» **HOW TO COMPLETE THIS TASK**
Retype nothing except the lines below from the one with "this 630×450 image." through the one with "this 580×450 image.", exactly, with images left out.

[Source data]
═══

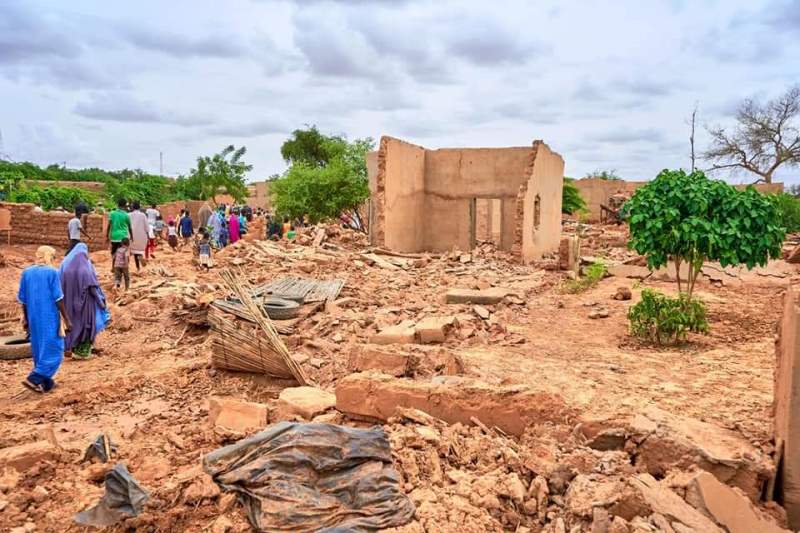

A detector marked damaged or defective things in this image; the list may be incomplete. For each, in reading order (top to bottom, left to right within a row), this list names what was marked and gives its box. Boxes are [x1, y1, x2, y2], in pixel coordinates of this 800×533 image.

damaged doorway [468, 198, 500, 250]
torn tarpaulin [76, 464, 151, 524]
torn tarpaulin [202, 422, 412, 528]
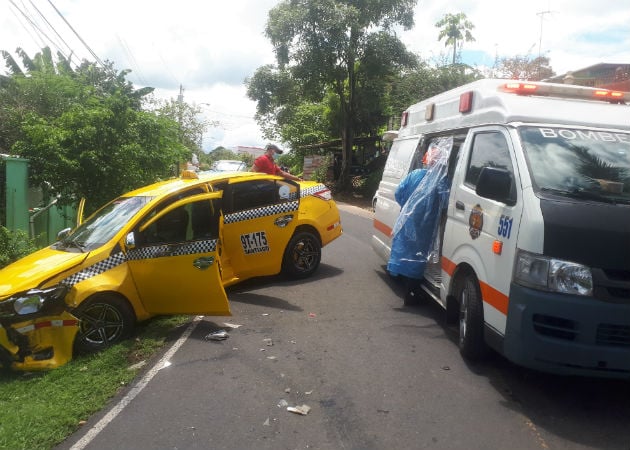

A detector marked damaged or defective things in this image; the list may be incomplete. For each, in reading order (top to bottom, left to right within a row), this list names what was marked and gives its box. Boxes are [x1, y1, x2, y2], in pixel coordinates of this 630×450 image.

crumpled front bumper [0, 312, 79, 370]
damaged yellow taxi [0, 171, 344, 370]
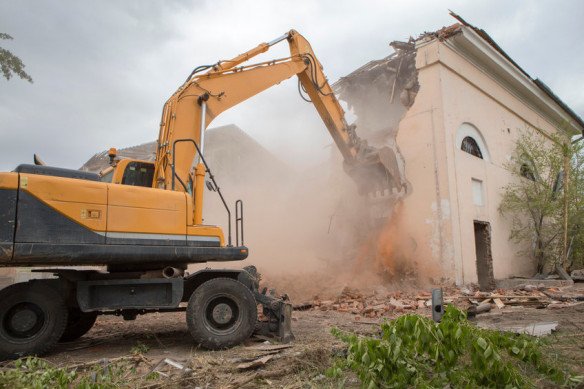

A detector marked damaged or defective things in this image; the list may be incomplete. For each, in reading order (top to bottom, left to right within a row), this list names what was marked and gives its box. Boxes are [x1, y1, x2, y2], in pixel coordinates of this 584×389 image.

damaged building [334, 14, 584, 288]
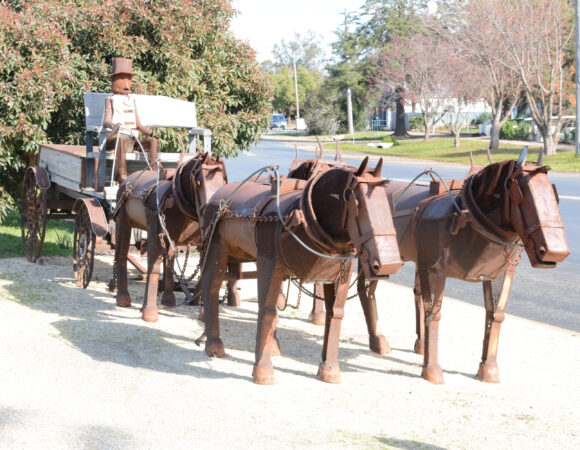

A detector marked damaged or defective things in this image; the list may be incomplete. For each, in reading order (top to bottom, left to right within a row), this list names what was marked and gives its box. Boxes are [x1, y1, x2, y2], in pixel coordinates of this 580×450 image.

═══

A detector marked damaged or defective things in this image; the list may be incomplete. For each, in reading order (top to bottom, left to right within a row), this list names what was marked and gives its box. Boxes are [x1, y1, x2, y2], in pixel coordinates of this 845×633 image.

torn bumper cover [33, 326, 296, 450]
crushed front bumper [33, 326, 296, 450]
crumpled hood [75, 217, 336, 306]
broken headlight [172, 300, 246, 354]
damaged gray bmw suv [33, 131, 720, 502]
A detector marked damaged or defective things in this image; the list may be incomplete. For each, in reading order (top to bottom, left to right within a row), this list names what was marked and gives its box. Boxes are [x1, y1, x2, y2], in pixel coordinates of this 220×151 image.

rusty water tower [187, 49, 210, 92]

═══

» **TASK RESULT**
A detector marked damaged or defective things in this image; the list may be incomplete. For each, in reading order (top to bottom, left to right within a row), this list names what was marked and gives its box. Boxes are [x1, y1, x2, y2], in pixel coordinates of this 630×450 image.

crumpled front bumper [0, 312, 79, 370]
damaged yellow taxi [0, 171, 344, 370]

A detector marked damaged or defective things in this image; the list may be incomplete. For each, in reading order (top to bottom, left to right within a row), this list names what was marked and gives its box. Boxes are [x1, y1, x2, y2], in pixel coordinates of this 584×389 image.

damaged building [334, 14, 584, 288]

A detector marked damaged or defective things in this image; the list may be incomplete. For each, in reading order (top to bottom, left to right within a row), this list names what was marked and gives its box. Boxes are [x1, y1, x2, y2], in pixel coordinates of this 580×450 image.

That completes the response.